Andouille sausage plays a key role in many Cajun and Creole dishes. In fact, we always keep a couple packages of Andouille sausage in the freezer for whenever I feel the need (or craving) for some good south Louisiana food! Fortunately for me, Andouille sausage has become much easier to find in stores (even way up here in upstate New York), and al fresco’s Smoked Andouille Chicken Sausage is one of my favorites. This sausage is made with lean chicken so it includes 70% less fat and 30% less sodium than pork sausage. (al fresco makes 10 flavors of fully-cooked chicken sausage, and they’re perfect for making easy weeknight dinners!)

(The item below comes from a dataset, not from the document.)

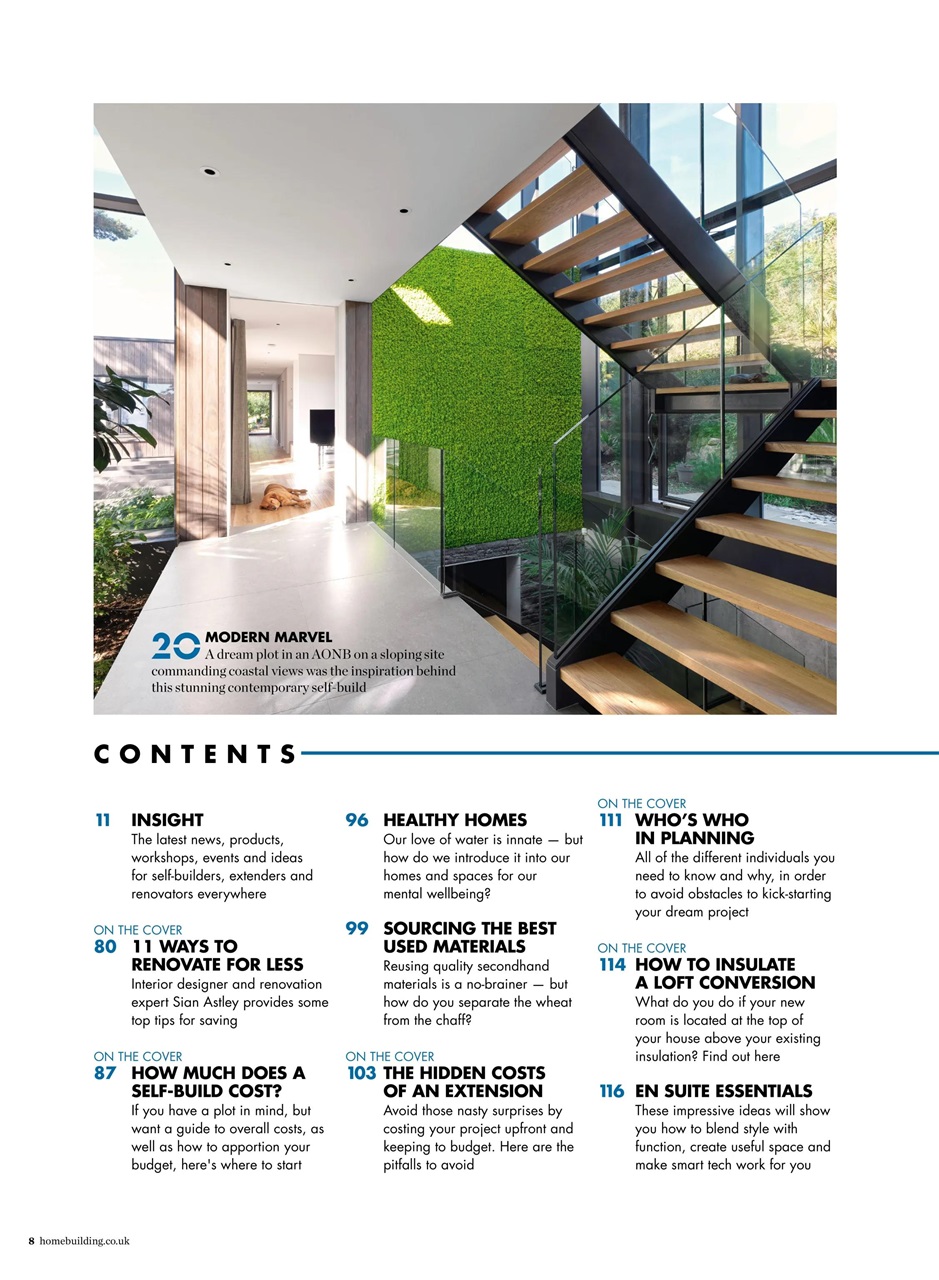 Homebuilding & Renovating Magazine Preview Pages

Speaking of easy dinners, I used al fresco’s Smoked Andouille Chicken Sausage to make this Corn Maque Choux. As the name implies, corn plays a key role in this dish, and fresh corn is preferable when available. However, given the foot of snow outside right now, fresh corn isn’t front and center in our grocery store right now. Here’s a pro tip for making Corn Maque Choux in the winter: frozen corn on the cob. Instead of using ‘regular’ frozen corn, grab the package of frozen corn on the cob instead. Thaw that corn and slice it off the cob at home. You’ll end up with a bit more of the ‘corn milk,’ and that provides more flavor to this recipe.
Fat Tuesday is coming up soon, and we love celebrating the Mardi Gras season by making Cajun and Creole food. Laissez les bons temps rouler! (That’s Cajun French for ‘Let the Good Times Roll.’) So use the product finder on al fresco’s website to find Smoked Andouille Chicken Sausage in your area. Then pick up some frozen corn, turn on some Zydeco music and get to cookin’! Cheers!

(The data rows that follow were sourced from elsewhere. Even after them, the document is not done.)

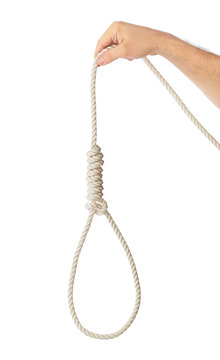 Rope with hangman noose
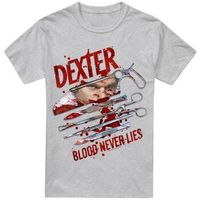 dexter camiseta blood never lies para hombre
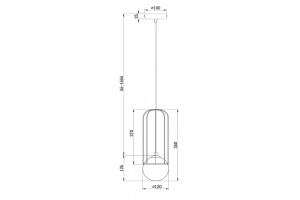 Подвесной светильник Maytoni Telford P361PL-01G - 3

Did you make this Corn Maque Choux with Smoked Andouille Chicken Sausage at home? Leave a comment. Or snap a photo and tag me on Instagram (@Spicedblog)!
Looking for more tasty Cajun and Creole recipes? Check out these other favorites:
Corn Maque Choux with Smoked Andouille Chicken Sausage
- 2 Tbsp unsalted butter
- 1 green bell pepper diced
- 1 medium yellow onion diced
- 1 12-oz. package al fresco Smoked Andouille chicken sausage
- 4 cups corn fresh corn is best, but frozen corn also works out of season
- 1 14.5 oz. can diced tomatoes drained
- 1 Tbsp minced garlic
- 2 tsp Cajun seasoning
- 1 tsp dried thyme
- 1 tsp kosher salt
- ½ tsp black pepper
- ½ cup heavy whipping cream
- ¼ cup green onions chopped
- Using a deep skillet, add butter and place over medium-high heat. Once hot, add bell peppers and onions; sauté for 6-8 minutes or until onion begins to turn transparent.
- Meanwhile, slice the al fresco Smoked Andouille Chicken Sausage and cook in a dry skillet, flipping occasionally, until browned. Set sausage aside.
- Add corn, tomatoes, garlic, Cajun seasoning, thyme, salt, pepper and whipping cream to the onion mixture; stir and reduce heat to medium low. Cook for 20-25 minutes, stirring occasionally.
- Stir the al fresco chicken sausage and green onions into corn mixture.
- Before serving, garnish with additional chopped green onions.